Wait. Wait. The principle of least surprise is not for you only. The principle
of least surprise means principle of least my surprise. And it means the
principle of least surprise after you learn Ruby very well. For example, I was
a C++ programmer before I started designing Ruby. I programmed in C++
exclusively for two or three years. And after two years of C++ programming, it
still surprised me._

You can pick up almost any programming language, not learn it properly, and
then pick holes in its various inconsistencies or flaws (my own is over
Python's ambiguities over methods vs functions for various things - but I know
I'm not a Python developer!) That doesn't make it interesting or insightful.
Every language has dark corners and Matz has been more than forthcoming about
Ruby's.

This article has numerous curious assumptions and sloppy practices. Local
variables called the same as method names?

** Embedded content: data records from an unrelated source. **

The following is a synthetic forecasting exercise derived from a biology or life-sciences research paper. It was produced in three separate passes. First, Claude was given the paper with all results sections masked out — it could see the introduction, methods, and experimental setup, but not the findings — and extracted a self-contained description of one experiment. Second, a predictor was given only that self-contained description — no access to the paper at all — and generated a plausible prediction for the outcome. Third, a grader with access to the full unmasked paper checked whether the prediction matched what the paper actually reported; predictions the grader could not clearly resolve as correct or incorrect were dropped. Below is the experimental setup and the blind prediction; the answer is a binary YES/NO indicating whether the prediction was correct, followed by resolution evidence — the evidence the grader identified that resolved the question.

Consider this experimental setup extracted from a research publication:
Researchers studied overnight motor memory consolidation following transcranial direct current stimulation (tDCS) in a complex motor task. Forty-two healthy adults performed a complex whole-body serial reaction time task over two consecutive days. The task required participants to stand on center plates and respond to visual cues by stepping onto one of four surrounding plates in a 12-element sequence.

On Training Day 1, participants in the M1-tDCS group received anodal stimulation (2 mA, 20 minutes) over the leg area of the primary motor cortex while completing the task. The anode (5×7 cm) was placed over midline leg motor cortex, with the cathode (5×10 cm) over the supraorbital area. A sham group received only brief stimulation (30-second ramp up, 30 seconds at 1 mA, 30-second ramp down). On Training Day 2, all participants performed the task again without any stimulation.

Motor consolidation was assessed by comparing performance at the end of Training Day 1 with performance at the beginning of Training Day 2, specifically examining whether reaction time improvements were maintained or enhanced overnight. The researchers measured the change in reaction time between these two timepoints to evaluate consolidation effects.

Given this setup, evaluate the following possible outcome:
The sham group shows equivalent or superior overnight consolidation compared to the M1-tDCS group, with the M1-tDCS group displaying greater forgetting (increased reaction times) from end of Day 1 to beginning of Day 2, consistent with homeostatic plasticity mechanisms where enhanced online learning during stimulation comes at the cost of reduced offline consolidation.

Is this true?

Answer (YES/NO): NO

And very few Rubyists, in my
experience, would be confused by the key example in the memoization section.
Who really thinks || checks for whether a variable is bound rather than doing
a logical or? How is it a "what's worse" that instance_eval changes _self_ to
instance_eval's receiver? That's its entire reason for existing! The second
example under "Local Variables Strike Yet Again" is flat out wrong, even by
the author's own admission.. Ruby 1.9 has been the production release for
almost three years!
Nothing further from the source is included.